Return each line of the records below verbatim, with nothing changed, added, or left out.

[Excerpts of spatial question data]
— start —
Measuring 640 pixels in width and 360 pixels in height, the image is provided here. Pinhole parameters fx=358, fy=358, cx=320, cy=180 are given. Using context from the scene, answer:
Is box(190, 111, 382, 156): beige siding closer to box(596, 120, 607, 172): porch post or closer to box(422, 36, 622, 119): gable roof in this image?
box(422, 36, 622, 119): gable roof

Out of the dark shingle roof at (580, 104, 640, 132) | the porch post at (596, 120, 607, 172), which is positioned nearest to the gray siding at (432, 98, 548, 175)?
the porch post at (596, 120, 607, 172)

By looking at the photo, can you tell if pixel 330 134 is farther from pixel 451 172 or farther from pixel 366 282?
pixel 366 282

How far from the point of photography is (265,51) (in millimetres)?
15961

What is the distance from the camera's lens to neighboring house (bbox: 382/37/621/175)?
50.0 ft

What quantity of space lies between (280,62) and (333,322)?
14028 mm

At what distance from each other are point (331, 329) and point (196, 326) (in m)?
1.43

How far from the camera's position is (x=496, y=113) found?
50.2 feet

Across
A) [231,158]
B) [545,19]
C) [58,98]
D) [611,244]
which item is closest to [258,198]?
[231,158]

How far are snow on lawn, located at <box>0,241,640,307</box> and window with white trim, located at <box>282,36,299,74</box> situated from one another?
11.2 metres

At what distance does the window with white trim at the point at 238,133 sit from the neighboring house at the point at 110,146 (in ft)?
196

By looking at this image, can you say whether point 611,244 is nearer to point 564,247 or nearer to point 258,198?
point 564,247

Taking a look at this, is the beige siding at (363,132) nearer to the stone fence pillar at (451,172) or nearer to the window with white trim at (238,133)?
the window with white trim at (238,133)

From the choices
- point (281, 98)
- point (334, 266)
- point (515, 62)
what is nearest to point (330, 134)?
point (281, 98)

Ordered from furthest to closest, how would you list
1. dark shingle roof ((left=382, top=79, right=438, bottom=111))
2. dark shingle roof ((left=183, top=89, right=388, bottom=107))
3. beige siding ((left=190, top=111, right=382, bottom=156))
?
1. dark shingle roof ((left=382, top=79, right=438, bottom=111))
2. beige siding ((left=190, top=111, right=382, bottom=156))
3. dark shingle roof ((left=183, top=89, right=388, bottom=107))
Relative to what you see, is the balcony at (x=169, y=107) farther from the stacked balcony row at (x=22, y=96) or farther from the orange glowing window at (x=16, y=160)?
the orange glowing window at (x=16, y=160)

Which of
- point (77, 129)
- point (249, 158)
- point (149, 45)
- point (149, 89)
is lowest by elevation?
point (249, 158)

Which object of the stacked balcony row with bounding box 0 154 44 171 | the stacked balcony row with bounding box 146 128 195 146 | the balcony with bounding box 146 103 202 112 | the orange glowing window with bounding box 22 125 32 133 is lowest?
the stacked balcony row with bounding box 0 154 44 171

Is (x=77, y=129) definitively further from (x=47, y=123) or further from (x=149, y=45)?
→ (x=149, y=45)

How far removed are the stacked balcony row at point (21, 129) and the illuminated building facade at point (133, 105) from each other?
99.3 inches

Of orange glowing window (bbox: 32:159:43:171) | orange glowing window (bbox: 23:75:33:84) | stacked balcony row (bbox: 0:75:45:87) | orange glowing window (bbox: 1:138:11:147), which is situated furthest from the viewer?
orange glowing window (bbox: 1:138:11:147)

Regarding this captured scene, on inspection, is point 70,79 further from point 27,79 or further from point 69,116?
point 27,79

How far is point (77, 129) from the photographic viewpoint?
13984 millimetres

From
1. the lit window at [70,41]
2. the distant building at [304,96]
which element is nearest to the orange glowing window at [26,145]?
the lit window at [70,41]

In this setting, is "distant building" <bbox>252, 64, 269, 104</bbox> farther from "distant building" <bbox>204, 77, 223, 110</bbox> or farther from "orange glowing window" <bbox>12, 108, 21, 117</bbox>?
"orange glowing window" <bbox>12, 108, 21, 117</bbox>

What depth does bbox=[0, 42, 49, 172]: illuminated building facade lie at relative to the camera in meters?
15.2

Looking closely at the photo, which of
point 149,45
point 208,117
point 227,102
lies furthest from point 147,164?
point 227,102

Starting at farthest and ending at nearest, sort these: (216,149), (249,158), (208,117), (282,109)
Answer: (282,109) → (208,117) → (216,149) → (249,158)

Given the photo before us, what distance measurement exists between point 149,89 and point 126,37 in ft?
— end —
[ANSWER FOR THE TASK]
Measuring 640 pixels in width and 360 pixels in height, the image is provided here. Pinhole parameters fx=358, fy=358, cx=320, cy=180 are given. Using context from the scene, answer:
Is box(190, 111, 382, 156): beige siding closer to box(596, 120, 607, 172): porch post or closer to box(422, 36, 622, 119): gable roof in this image?
box(422, 36, 622, 119): gable roof

Out of the dark shingle roof at (580, 104, 640, 132) | the porch post at (596, 120, 607, 172), which is positioned nearest to the gray siding at (432, 98, 548, 175)?
the porch post at (596, 120, 607, 172)

By looking at the photo, can you tell if pixel 330 134 is farther from pixel 451 172 or farther from pixel 366 282?
pixel 366 282

How far from the point of photography is (265,51) (in millimetres)?
15961

What is the distance from the camera's lens to neighboring house (bbox: 382/37/621/175)?
50.0 ft

What quantity of space lies between (280,62) and (333,322)?
14028 mm

At what distance from each other are point (331, 329) and point (196, 326) (in m)?
1.43

How far from the camera's position is (x=496, y=113) found?
50.2 feet

Across
A) [231,158]
B) [545,19]
C) [58,98]
D) [611,244]
which item is closest to [258,198]?
[231,158]

How far are snow on lawn, located at <box>0,241,640,307</box> and window with white trim, located at <box>282,36,299,74</box> situated from one another?
11.2 metres

At what distance does the window with white trim at the point at 238,133 sit from the neighboring house at the point at 110,146 (in ft)?
196

By looking at this image, can you say whether point 611,244 is nearer to point 564,247 or nearer to point 258,198?
point 564,247

Taking a look at this, is the beige siding at (363,132) nearer to the stone fence pillar at (451,172) or nearer to the window with white trim at (238,133)?
the window with white trim at (238,133)

From the choices
- point (281, 98)
- point (334, 266)
- point (515, 62)
what is nearest to point (330, 134)?
point (281, 98)

Ordered from furthest to closest, how would you list
1. dark shingle roof ((left=382, top=79, right=438, bottom=111))
2. dark shingle roof ((left=183, top=89, right=388, bottom=107))
3. beige siding ((left=190, top=111, right=382, bottom=156))
?
1. dark shingle roof ((left=382, top=79, right=438, bottom=111))
2. beige siding ((left=190, top=111, right=382, bottom=156))
3. dark shingle roof ((left=183, top=89, right=388, bottom=107))
Relative to what you see, is the balcony at (x=169, y=107) farther from the stacked balcony row at (x=22, y=96) or farther from the orange glowing window at (x=16, y=160)?
the orange glowing window at (x=16, y=160)

Which of
- point (77, 129)
- point (249, 158)
- point (149, 45)
- point (149, 89)
is lowest by elevation?
point (249, 158)

Which object of the stacked balcony row with bounding box 0 154 44 171 | the stacked balcony row with bounding box 146 128 195 146 | the balcony with bounding box 146 103 202 112 | the orange glowing window with bounding box 22 125 32 133 is lowest?
the stacked balcony row with bounding box 0 154 44 171

Is (x=77, y=129) definitively further from (x=47, y=123) or further from (x=149, y=45)?
→ (x=149, y=45)

How far removed are the stacked balcony row at point (21, 129) and the illuminated building facade at point (133, 105) from each other?
99.3 inches

Of orange glowing window (bbox: 32:159:43:171) | orange glowing window (bbox: 23:75:33:84) | stacked balcony row (bbox: 0:75:45:87) | orange glowing window (bbox: 1:138:11:147), which is situated furthest from the viewer?
orange glowing window (bbox: 1:138:11:147)

Regarding this captured scene, on inspection, is point 70,79 further from point 27,79 or further from point 69,116?
point 27,79

How far is point (77, 129) from the photographic viewpoint?
13984 millimetres

From
1. the lit window at [70,41]
2. the distant building at [304,96]
which element is nearest to the orange glowing window at [26,145]?
the lit window at [70,41]

In this setting, is "distant building" <bbox>252, 64, 269, 104</bbox> farther from "distant building" <bbox>204, 77, 223, 110</bbox> or farther from "orange glowing window" <bbox>12, 108, 21, 117</bbox>?
"orange glowing window" <bbox>12, 108, 21, 117</bbox>

What depth does bbox=[0, 42, 49, 172]: illuminated building facade lie at relative to the camera in meters?
15.2

Looking closely at the photo, which of
point 149,45
point 208,117
point 227,102
lies furthest from point 147,164?
point 227,102

Starting at farthest and ending at nearest, sort these: (216,149), (249,158), (208,117), (282,109)
Answer: (282,109) → (208,117) → (216,149) → (249,158)

Given the photo before us, what distance measurement exists between point 149,89 and point 126,37 in ft?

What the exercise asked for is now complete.